In contrast to the more than $15 billion in direct marketing spent in the U.S. to exhort children to buy food and non-food products, children often don’t get very far with the companies when they start asking questions. Olympia, Washington, teacher Michi Thacker assigned her elementary students to write food manufacturers to raise questions, such as where the macaroni comes from. Most larger companies like Kraft suddenly had little to say. Kraft told one student via email that “the information you are seeking is considered confidential.” Gatorade, Frito Lay, Campbell’s and Post had similar nonanswers. Nancy from Nancy’s Yogurt of Eugene, Oregon, on the other hand, responded personally to students with the names of the producing farms and the origins of ingredients. Rethinking Schools contains 13 articles about how children learn about food, including the costs of local and imported food, corporate food distribution networks, connecting food and heritage, and what an earthworm (in contrast to a PR firm) can teach you about eating right.

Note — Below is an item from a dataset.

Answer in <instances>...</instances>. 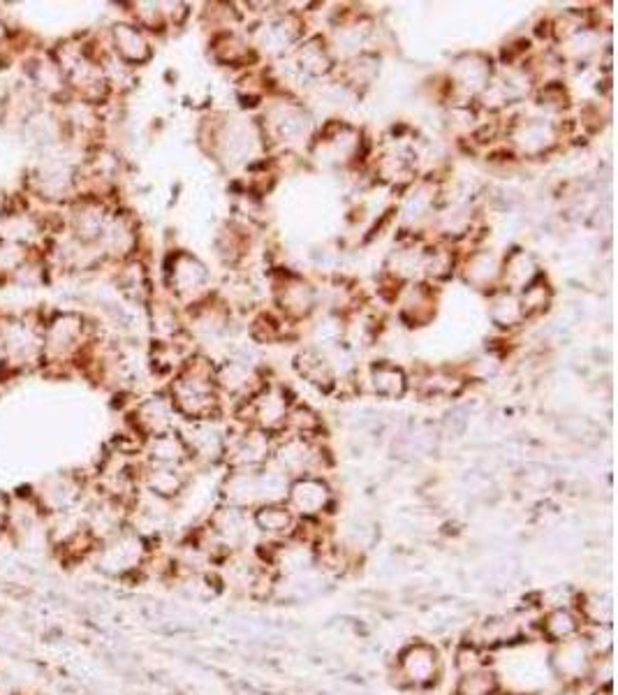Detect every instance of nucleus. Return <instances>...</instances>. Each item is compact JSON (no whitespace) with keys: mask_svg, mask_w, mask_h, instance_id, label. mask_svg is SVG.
Wrapping results in <instances>:
<instances>
[{"mask_svg":"<svg viewBox=\"0 0 618 695\" xmlns=\"http://www.w3.org/2000/svg\"><path fill=\"white\" fill-rule=\"evenodd\" d=\"M216 369L204 357H193L183 362L181 373L170 387V401L176 415H183L188 422L211 420L219 413L216 396Z\"/></svg>","mask_w":618,"mask_h":695,"instance_id":"f257e3e1","label":"nucleus"},{"mask_svg":"<svg viewBox=\"0 0 618 695\" xmlns=\"http://www.w3.org/2000/svg\"><path fill=\"white\" fill-rule=\"evenodd\" d=\"M93 339V325L79 311H53L42 328L40 369H68Z\"/></svg>","mask_w":618,"mask_h":695,"instance_id":"f03ea898","label":"nucleus"},{"mask_svg":"<svg viewBox=\"0 0 618 695\" xmlns=\"http://www.w3.org/2000/svg\"><path fill=\"white\" fill-rule=\"evenodd\" d=\"M151 550L153 543L128 526L95 547L91 566L107 580H134L144 575Z\"/></svg>","mask_w":618,"mask_h":695,"instance_id":"7ed1b4c3","label":"nucleus"},{"mask_svg":"<svg viewBox=\"0 0 618 695\" xmlns=\"http://www.w3.org/2000/svg\"><path fill=\"white\" fill-rule=\"evenodd\" d=\"M89 487L91 483L82 473L61 471L42 477L36 487H31V494L40 511L47 517H53L79 511L89 498Z\"/></svg>","mask_w":618,"mask_h":695,"instance_id":"20e7f679","label":"nucleus"},{"mask_svg":"<svg viewBox=\"0 0 618 695\" xmlns=\"http://www.w3.org/2000/svg\"><path fill=\"white\" fill-rule=\"evenodd\" d=\"M394 677L398 686L411 691H426L443 677V658L436 645L413 639L396 654Z\"/></svg>","mask_w":618,"mask_h":695,"instance_id":"39448f33","label":"nucleus"},{"mask_svg":"<svg viewBox=\"0 0 618 695\" xmlns=\"http://www.w3.org/2000/svg\"><path fill=\"white\" fill-rule=\"evenodd\" d=\"M285 505L300 522H320L334 507V492L327 480L313 473L292 477L285 494Z\"/></svg>","mask_w":618,"mask_h":695,"instance_id":"423d86ee","label":"nucleus"},{"mask_svg":"<svg viewBox=\"0 0 618 695\" xmlns=\"http://www.w3.org/2000/svg\"><path fill=\"white\" fill-rule=\"evenodd\" d=\"M598 652L590 645V639L586 633L568 639V643H560L551 647L549 654V665L551 673L568 686H577L588 682L590 667H594Z\"/></svg>","mask_w":618,"mask_h":695,"instance_id":"0eeeda50","label":"nucleus"},{"mask_svg":"<svg viewBox=\"0 0 618 695\" xmlns=\"http://www.w3.org/2000/svg\"><path fill=\"white\" fill-rule=\"evenodd\" d=\"M526 622L524 614L513 612V614H500V617H489L485 622H479L470 635L468 643L477 645L485 652H494L498 647H509L515 643H521L526 637Z\"/></svg>","mask_w":618,"mask_h":695,"instance_id":"6e6552de","label":"nucleus"},{"mask_svg":"<svg viewBox=\"0 0 618 695\" xmlns=\"http://www.w3.org/2000/svg\"><path fill=\"white\" fill-rule=\"evenodd\" d=\"M174 406L168 396H149L130 413L132 434L146 441L160 434L174 432Z\"/></svg>","mask_w":618,"mask_h":695,"instance_id":"1a4fd4ad","label":"nucleus"},{"mask_svg":"<svg viewBox=\"0 0 618 695\" xmlns=\"http://www.w3.org/2000/svg\"><path fill=\"white\" fill-rule=\"evenodd\" d=\"M107 42H110L112 57L125 68L144 66L153 53L149 33L142 31L140 26L132 21H116L110 29V38H107Z\"/></svg>","mask_w":618,"mask_h":695,"instance_id":"9d476101","label":"nucleus"},{"mask_svg":"<svg viewBox=\"0 0 618 695\" xmlns=\"http://www.w3.org/2000/svg\"><path fill=\"white\" fill-rule=\"evenodd\" d=\"M209 274L204 264L191 253H174L168 262V285L174 295L183 302H195L204 295V285Z\"/></svg>","mask_w":618,"mask_h":695,"instance_id":"9b49d317","label":"nucleus"},{"mask_svg":"<svg viewBox=\"0 0 618 695\" xmlns=\"http://www.w3.org/2000/svg\"><path fill=\"white\" fill-rule=\"evenodd\" d=\"M179 434L188 447V454H191V460H197L204 464H216L225 460L227 441L219 426L211 424V420L188 422Z\"/></svg>","mask_w":618,"mask_h":695,"instance_id":"f8f14e48","label":"nucleus"},{"mask_svg":"<svg viewBox=\"0 0 618 695\" xmlns=\"http://www.w3.org/2000/svg\"><path fill=\"white\" fill-rule=\"evenodd\" d=\"M272 454H274L272 436L253 426V430L246 432L244 436L227 443L225 460L232 471H255L272 462Z\"/></svg>","mask_w":618,"mask_h":695,"instance_id":"ddd939ff","label":"nucleus"},{"mask_svg":"<svg viewBox=\"0 0 618 695\" xmlns=\"http://www.w3.org/2000/svg\"><path fill=\"white\" fill-rule=\"evenodd\" d=\"M251 522L253 528L260 531L266 541L272 543H283L297 536L300 520L292 515L285 501L278 503H262L255 511H251Z\"/></svg>","mask_w":618,"mask_h":695,"instance_id":"4468645a","label":"nucleus"},{"mask_svg":"<svg viewBox=\"0 0 618 695\" xmlns=\"http://www.w3.org/2000/svg\"><path fill=\"white\" fill-rule=\"evenodd\" d=\"M246 404H249L251 422L255 424V430H260L269 436L285 432L290 406H287L283 392L264 387L260 394H255L251 401H246Z\"/></svg>","mask_w":618,"mask_h":695,"instance_id":"2eb2a0df","label":"nucleus"},{"mask_svg":"<svg viewBox=\"0 0 618 695\" xmlns=\"http://www.w3.org/2000/svg\"><path fill=\"white\" fill-rule=\"evenodd\" d=\"M188 480L183 475L181 469L176 466H155V464H146L142 462L140 473H138V490L172 503L176 501L183 492H185Z\"/></svg>","mask_w":618,"mask_h":695,"instance_id":"dca6fc26","label":"nucleus"},{"mask_svg":"<svg viewBox=\"0 0 618 695\" xmlns=\"http://www.w3.org/2000/svg\"><path fill=\"white\" fill-rule=\"evenodd\" d=\"M317 462V450L311 439L304 436H287L281 445L274 447L272 464L285 473L290 480L308 475L313 464Z\"/></svg>","mask_w":618,"mask_h":695,"instance_id":"f3484780","label":"nucleus"},{"mask_svg":"<svg viewBox=\"0 0 618 695\" xmlns=\"http://www.w3.org/2000/svg\"><path fill=\"white\" fill-rule=\"evenodd\" d=\"M537 631H540L543 639H547V643L554 647L581 635L586 628L575 607H551V610H545L540 622H537Z\"/></svg>","mask_w":618,"mask_h":695,"instance_id":"a211bd4d","label":"nucleus"},{"mask_svg":"<svg viewBox=\"0 0 618 695\" xmlns=\"http://www.w3.org/2000/svg\"><path fill=\"white\" fill-rule=\"evenodd\" d=\"M142 457L146 464L176 466V469L191 462V454H188V447H185V443L176 430L153 436V439H146L142 443Z\"/></svg>","mask_w":618,"mask_h":695,"instance_id":"6ab92c4d","label":"nucleus"},{"mask_svg":"<svg viewBox=\"0 0 618 695\" xmlns=\"http://www.w3.org/2000/svg\"><path fill=\"white\" fill-rule=\"evenodd\" d=\"M577 614L584 622V628H611L614 620V603L609 596L600 592H586L577 594L575 605Z\"/></svg>","mask_w":618,"mask_h":695,"instance_id":"aec40b11","label":"nucleus"},{"mask_svg":"<svg viewBox=\"0 0 618 695\" xmlns=\"http://www.w3.org/2000/svg\"><path fill=\"white\" fill-rule=\"evenodd\" d=\"M278 304L290 318H306L315 306V290L302 279H285L278 288Z\"/></svg>","mask_w":618,"mask_h":695,"instance_id":"412c9836","label":"nucleus"},{"mask_svg":"<svg viewBox=\"0 0 618 695\" xmlns=\"http://www.w3.org/2000/svg\"><path fill=\"white\" fill-rule=\"evenodd\" d=\"M513 140L524 153H543L556 142V132L549 123L540 119H526L524 123L515 125Z\"/></svg>","mask_w":618,"mask_h":695,"instance_id":"4be33fe9","label":"nucleus"},{"mask_svg":"<svg viewBox=\"0 0 618 695\" xmlns=\"http://www.w3.org/2000/svg\"><path fill=\"white\" fill-rule=\"evenodd\" d=\"M454 82L470 95H482L492 82V63L479 57H464L454 68Z\"/></svg>","mask_w":618,"mask_h":695,"instance_id":"5701e85b","label":"nucleus"},{"mask_svg":"<svg viewBox=\"0 0 618 695\" xmlns=\"http://www.w3.org/2000/svg\"><path fill=\"white\" fill-rule=\"evenodd\" d=\"M116 283L121 288L123 295L132 302H146L151 295L149 288V274L144 270V264L138 260H125L121 262V270L116 274Z\"/></svg>","mask_w":618,"mask_h":695,"instance_id":"b1692460","label":"nucleus"},{"mask_svg":"<svg viewBox=\"0 0 618 695\" xmlns=\"http://www.w3.org/2000/svg\"><path fill=\"white\" fill-rule=\"evenodd\" d=\"M500 693H503V682L492 665L459 675L454 686V695H500Z\"/></svg>","mask_w":618,"mask_h":695,"instance_id":"393cba45","label":"nucleus"},{"mask_svg":"<svg viewBox=\"0 0 618 695\" xmlns=\"http://www.w3.org/2000/svg\"><path fill=\"white\" fill-rule=\"evenodd\" d=\"M297 66H300V70H302L304 74H308V77H322V74H327V72L332 70L334 61H332V57H330V51H327L325 42L315 38V40H308V42H304V44L300 47V51H297Z\"/></svg>","mask_w":618,"mask_h":695,"instance_id":"a878e982","label":"nucleus"},{"mask_svg":"<svg viewBox=\"0 0 618 695\" xmlns=\"http://www.w3.org/2000/svg\"><path fill=\"white\" fill-rule=\"evenodd\" d=\"M300 23L294 17H283V19H276L269 26H264V31L260 33V44L269 51H283L287 49V44L297 42L300 38Z\"/></svg>","mask_w":618,"mask_h":695,"instance_id":"bb28decb","label":"nucleus"},{"mask_svg":"<svg viewBox=\"0 0 618 695\" xmlns=\"http://www.w3.org/2000/svg\"><path fill=\"white\" fill-rule=\"evenodd\" d=\"M272 128L278 140L294 142L297 138L306 135L308 119L297 110V107H281V110L272 114Z\"/></svg>","mask_w":618,"mask_h":695,"instance_id":"cd10ccee","label":"nucleus"},{"mask_svg":"<svg viewBox=\"0 0 618 695\" xmlns=\"http://www.w3.org/2000/svg\"><path fill=\"white\" fill-rule=\"evenodd\" d=\"M297 369H300V373L308 383H313V385H317L322 390H330L334 385V369H332V364L325 357H322L320 353H315V351L302 353L297 357Z\"/></svg>","mask_w":618,"mask_h":695,"instance_id":"c85d7f7f","label":"nucleus"},{"mask_svg":"<svg viewBox=\"0 0 618 695\" xmlns=\"http://www.w3.org/2000/svg\"><path fill=\"white\" fill-rule=\"evenodd\" d=\"M371 381H373L375 392L389 399L403 396V392H406L408 387V381L406 376H403V371L394 364H375L371 371Z\"/></svg>","mask_w":618,"mask_h":695,"instance_id":"c756f323","label":"nucleus"},{"mask_svg":"<svg viewBox=\"0 0 618 695\" xmlns=\"http://www.w3.org/2000/svg\"><path fill=\"white\" fill-rule=\"evenodd\" d=\"M213 53H216V59L221 63H227V66H241L251 61V44L246 40H241L239 36H232V33H225V36H219L216 40H213Z\"/></svg>","mask_w":618,"mask_h":695,"instance_id":"7c9ffc66","label":"nucleus"},{"mask_svg":"<svg viewBox=\"0 0 618 695\" xmlns=\"http://www.w3.org/2000/svg\"><path fill=\"white\" fill-rule=\"evenodd\" d=\"M503 276H505V281L509 283V288H513V290H524L526 285H530L535 281V262H533V258L526 255L524 251H515L505 262Z\"/></svg>","mask_w":618,"mask_h":695,"instance_id":"2f4dec72","label":"nucleus"},{"mask_svg":"<svg viewBox=\"0 0 618 695\" xmlns=\"http://www.w3.org/2000/svg\"><path fill=\"white\" fill-rule=\"evenodd\" d=\"M489 652L479 649L477 645L468 643V639H464V643L456 647L454 652V667L459 675H466V673H473V671H479V667H487L489 665Z\"/></svg>","mask_w":618,"mask_h":695,"instance_id":"473e14b6","label":"nucleus"},{"mask_svg":"<svg viewBox=\"0 0 618 695\" xmlns=\"http://www.w3.org/2000/svg\"><path fill=\"white\" fill-rule=\"evenodd\" d=\"M285 430L292 432L294 436L311 439L320 430V417L311 409H306V406H294L287 413Z\"/></svg>","mask_w":618,"mask_h":695,"instance_id":"72a5a7b5","label":"nucleus"},{"mask_svg":"<svg viewBox=\"0 0 618 695\" xmlns=\"http://www.w3.org/2000/svg\"><path fill=\"white\" fill-rule=\"evenodd\" d=\"M498 274H500V270H498V262L494 260V255H489V253H477V255H473L470 262H468V274H466V279L473 281L475 285H487V283H492Z\"/></svg>","mask_w":618,"mask_h":695,"instance_id":"f704fd0d","label":"nucleus"},{"mask_svg":"<svg viewBox=\"0 0 618 695\" xmlns=\"http://www.w3.org/2000/svg\"><path fill=\"white\" fill-rule=\"evenodd\" d=\"M10 513H12V494L0 492V541H8Z\"/></svg>","mask_w":618,"mask_h":695,"instance_id":"c9c22d12","label":"nucleus"},{"mask_svg":"<svg viewBox=\"0 0 618 695\" xmlns=\"http://www.w3.org/2000/svg\"><path fill=\"white\" fill-rule=\"evenodd\" d=\"M0 369H3V351H0Z\"/></svg>","mask_w":618,"mask_h":695,"instance_id":"e433bc0d","label":"nucleus"},{"mask_svg":"<svg viewBox=\"0 0 618 695\" xmlns=\"http://www.w3.org/2000/svg\"><path fill=\"white\" fill-rule=\"evenodd\" d=\"M12 695H31V693H12Z\"/></svg>","mask_w":618,"mask_h":695,"instance_id":"4c0bfd02","label":"nucleus"}]
</instances>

There are a couple of threads in there to pick out. One, that large food manufacturers do all kinds of things in their labs/production lines they would just as soon keep from us, and two, scale plays a role in this. I suspect Nancy has no interest in getting big like Kraft or Campbell’s: her bio makes her sound almost too good to be true (Ken Kesey‘s brother owns the creamery?!). I’m sure any number of people in a small business can say what goes in a given product, even if they don’t have a hand in every part of the process.

Even if the kids you know don’t watch much TV or read magazines (have you seen some of the kids magazines?), somehow that $15 billion is reaching some of them. Assuming I can read a table, it looks like there are 70 millions kids (19 and under). $214 per kid? That seems a little high, but who knows? Advertising/direct marketing takes many forms.